US Distillate inventories fell for a fourth consecutive week, dropping by 2.896 MB. Distillate stocks are now 2% below their five-year average and are 15.3 MB below levels of last year at this time. The price of ULSD gained by 895 points on the week. Inventories in the three PADDs affected by trans-Atlantic trade fell by 2.594 MB. The reduction was most pronounced in PADD 2, the US midcontinent, where stocks fell by 1.932 MB. This reduction is largely attributable to increasing agricultural as well as industrial needs. Inventories in PADD 1, the US East Coast, fell by 1.384 MB as stocks remain at their lowest levels since April of last year. Inventories in PADD 3, the US Gulf Coast, increased by 722 KB as utilization rates remain high. As expected, exports from the US Gulf increased for the first week in four and are expected to rise further given the closure of the Colonial Pipeline. Possibly unchanged utilization rates and steady demand linked to agricultural and industrial needs should result in a further reduction of Distillate supplies. A substantial increase in exports may intensify such a figure. We expect Distillate inventories to fall in the coming week by 1.5 to 2.0 MB.

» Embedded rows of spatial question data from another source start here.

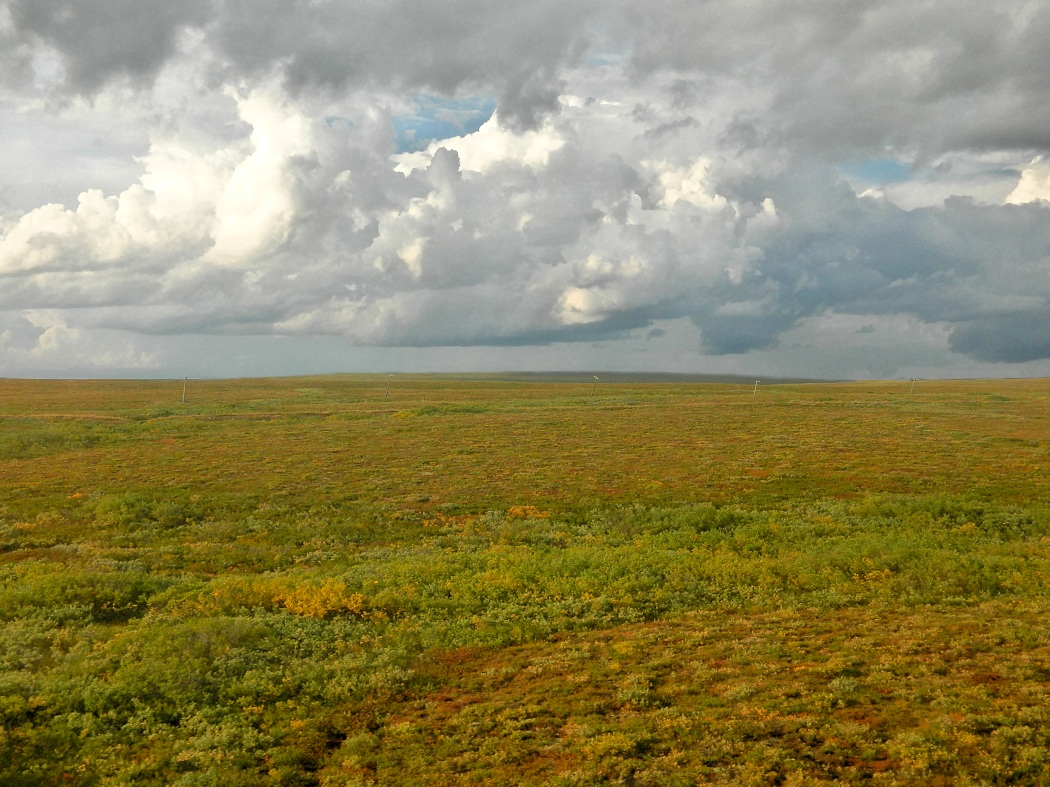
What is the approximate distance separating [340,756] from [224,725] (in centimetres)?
300

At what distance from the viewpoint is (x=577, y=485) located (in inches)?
1618

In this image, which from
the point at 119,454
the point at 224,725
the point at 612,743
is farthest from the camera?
the point at 119,454

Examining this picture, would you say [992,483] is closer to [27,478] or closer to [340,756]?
A: [340,756]

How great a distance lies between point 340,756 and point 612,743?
512 cm

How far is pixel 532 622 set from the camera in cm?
2092

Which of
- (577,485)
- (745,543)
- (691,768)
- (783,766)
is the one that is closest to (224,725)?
(691,768)

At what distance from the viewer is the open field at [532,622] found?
13.3 m

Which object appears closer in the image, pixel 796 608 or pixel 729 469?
pixel 796 608

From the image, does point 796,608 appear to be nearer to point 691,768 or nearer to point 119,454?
point 691,768

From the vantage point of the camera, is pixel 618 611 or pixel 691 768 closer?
pixel 691 768

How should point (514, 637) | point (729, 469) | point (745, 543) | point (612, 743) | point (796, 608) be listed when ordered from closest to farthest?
point (612, 743) < point (514, 637) < point (796, 608) < point (745, 543) < point (729, 469)

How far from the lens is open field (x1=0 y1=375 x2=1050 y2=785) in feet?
43.5

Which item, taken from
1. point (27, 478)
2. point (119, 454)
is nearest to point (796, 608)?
point (27, 478)

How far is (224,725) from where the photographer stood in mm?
15148
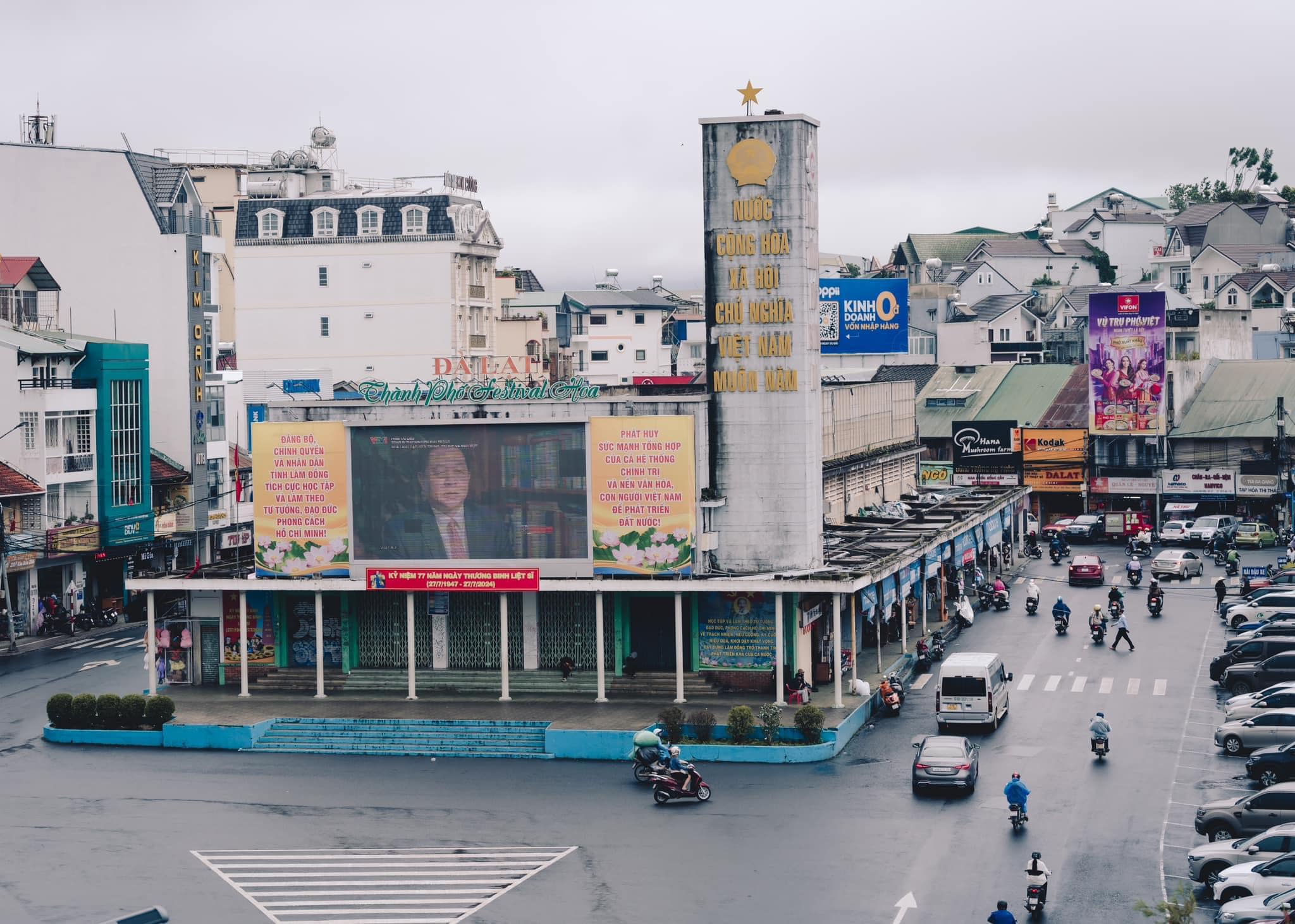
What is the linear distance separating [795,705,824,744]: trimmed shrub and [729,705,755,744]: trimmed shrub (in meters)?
1.34

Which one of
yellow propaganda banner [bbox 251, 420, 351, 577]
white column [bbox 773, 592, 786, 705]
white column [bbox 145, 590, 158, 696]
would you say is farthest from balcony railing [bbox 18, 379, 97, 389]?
white column [bbox 773, 592, 786, 705]

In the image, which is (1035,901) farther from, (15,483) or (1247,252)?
(1247,252)

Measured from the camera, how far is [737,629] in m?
54.2

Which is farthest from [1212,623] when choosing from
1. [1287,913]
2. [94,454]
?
[94,454]

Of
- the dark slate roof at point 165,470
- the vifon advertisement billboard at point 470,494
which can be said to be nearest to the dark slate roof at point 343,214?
the dark slate roof at point 165,470

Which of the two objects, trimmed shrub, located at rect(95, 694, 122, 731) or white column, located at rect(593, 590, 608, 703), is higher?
white column, located at rect(593, 590, 608, 703)

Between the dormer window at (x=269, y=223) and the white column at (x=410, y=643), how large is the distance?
4853 cm

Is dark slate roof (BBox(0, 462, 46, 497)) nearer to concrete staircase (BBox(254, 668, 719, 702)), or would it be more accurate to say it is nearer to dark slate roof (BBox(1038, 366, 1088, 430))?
concrete staircase (BBox(254, 668, 719, 702))

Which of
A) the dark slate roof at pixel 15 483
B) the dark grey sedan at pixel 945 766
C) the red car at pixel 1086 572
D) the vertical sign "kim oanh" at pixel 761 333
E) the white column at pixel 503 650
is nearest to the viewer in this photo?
the dark grey sedan at pixel 945 766

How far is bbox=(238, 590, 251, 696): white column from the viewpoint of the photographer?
55.5m

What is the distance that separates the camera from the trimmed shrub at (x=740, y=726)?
48.2 meters

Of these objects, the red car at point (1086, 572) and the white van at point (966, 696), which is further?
the red car at point (1086, 572)

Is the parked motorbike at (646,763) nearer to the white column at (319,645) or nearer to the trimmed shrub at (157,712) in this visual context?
the white column at (319,645)

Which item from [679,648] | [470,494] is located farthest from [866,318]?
[679,648]
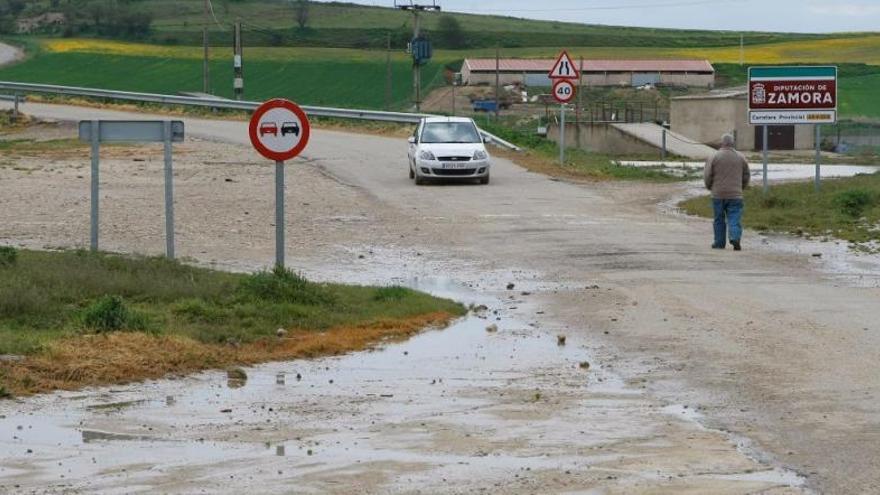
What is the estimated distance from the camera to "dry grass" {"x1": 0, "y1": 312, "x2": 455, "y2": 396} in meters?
11.5

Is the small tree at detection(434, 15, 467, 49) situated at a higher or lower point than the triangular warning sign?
higher

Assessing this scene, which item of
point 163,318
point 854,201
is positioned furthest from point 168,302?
point 854,201

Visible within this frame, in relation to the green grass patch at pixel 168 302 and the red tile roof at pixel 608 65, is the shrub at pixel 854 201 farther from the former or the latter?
the red tile roof at pixel 608 65

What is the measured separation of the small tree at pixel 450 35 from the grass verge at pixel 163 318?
Result: 11070cm

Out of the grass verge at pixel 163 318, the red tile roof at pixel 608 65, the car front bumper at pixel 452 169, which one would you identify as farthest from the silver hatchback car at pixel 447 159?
the red tile roof at pixel 608 65

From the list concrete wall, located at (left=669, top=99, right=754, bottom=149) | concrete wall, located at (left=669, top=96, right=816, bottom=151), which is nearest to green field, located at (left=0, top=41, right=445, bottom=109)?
concrete wall, located at (left=669, top=99, right=754, bottom=149)

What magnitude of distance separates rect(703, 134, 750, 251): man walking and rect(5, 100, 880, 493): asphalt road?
1.29 feet

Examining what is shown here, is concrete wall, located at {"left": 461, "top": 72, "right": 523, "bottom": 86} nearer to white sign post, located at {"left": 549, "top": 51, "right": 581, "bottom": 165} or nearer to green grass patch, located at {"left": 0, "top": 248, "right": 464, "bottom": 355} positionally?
white sign post, located at {"left": 549, "top": 51, "right": 581, "bottom": 165}

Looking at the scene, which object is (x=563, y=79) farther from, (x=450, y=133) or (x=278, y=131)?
(x=278, y=131)

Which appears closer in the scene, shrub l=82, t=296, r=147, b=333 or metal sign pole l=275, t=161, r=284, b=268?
shrub l=82, t=296, r=147, b=333

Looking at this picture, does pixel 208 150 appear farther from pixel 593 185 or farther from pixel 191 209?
pixel 191 209

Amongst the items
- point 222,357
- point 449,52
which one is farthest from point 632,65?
point 222,357

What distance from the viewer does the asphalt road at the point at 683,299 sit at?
1016 centimetres

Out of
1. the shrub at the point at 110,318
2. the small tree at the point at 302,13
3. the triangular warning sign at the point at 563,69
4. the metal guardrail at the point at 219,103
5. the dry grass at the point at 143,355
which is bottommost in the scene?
the dry grass at the point at 143,355
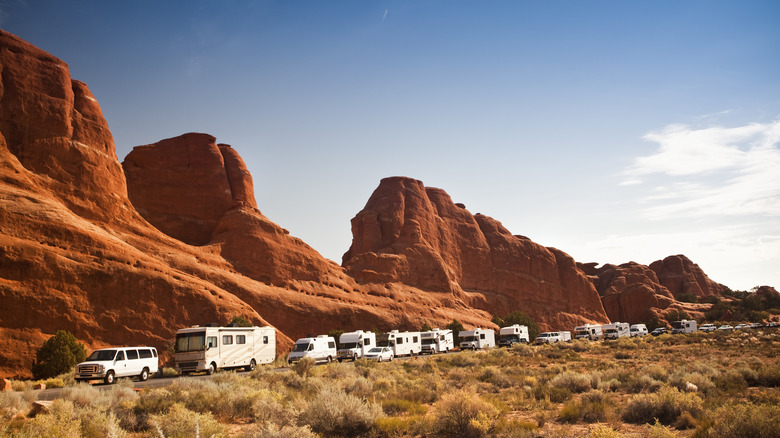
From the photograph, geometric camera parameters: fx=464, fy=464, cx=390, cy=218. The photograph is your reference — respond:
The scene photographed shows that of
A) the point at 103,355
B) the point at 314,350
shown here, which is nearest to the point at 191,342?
the point at 103,355

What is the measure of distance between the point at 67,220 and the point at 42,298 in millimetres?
8796

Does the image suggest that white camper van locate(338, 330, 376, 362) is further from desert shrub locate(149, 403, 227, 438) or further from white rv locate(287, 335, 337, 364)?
desert shrub locate(149, 403, 227, 438)

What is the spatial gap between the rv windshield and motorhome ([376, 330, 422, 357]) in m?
17.9

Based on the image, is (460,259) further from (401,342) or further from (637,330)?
(401,342)

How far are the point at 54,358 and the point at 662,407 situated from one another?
30.5 meters

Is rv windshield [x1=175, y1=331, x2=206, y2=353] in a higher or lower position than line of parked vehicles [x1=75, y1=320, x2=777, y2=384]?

Clarification of the issue of OPEC production increases possibly being too much too soon on the direction of global Crude supplies given India’s emerging demand limitations will determine outright price direction. Current data and projections from analysts indicate growth in demand elsewhere will more than offset such reductions from India. The duration of the Colonial Pipeline closure will determine the direction of cracks in the US which increased on Friday upon release of the news. All three key inventory levels (Crude, Gasoline and Distillate) are now proximate to their five-year averages and below levels of last year at this time. Demand in the US is increasing as are the vaccination percentages of the population. Dollar weakness appears significant and should persist for the foreseeable future. We expect outright prices to increase along with cracks in the week ahead.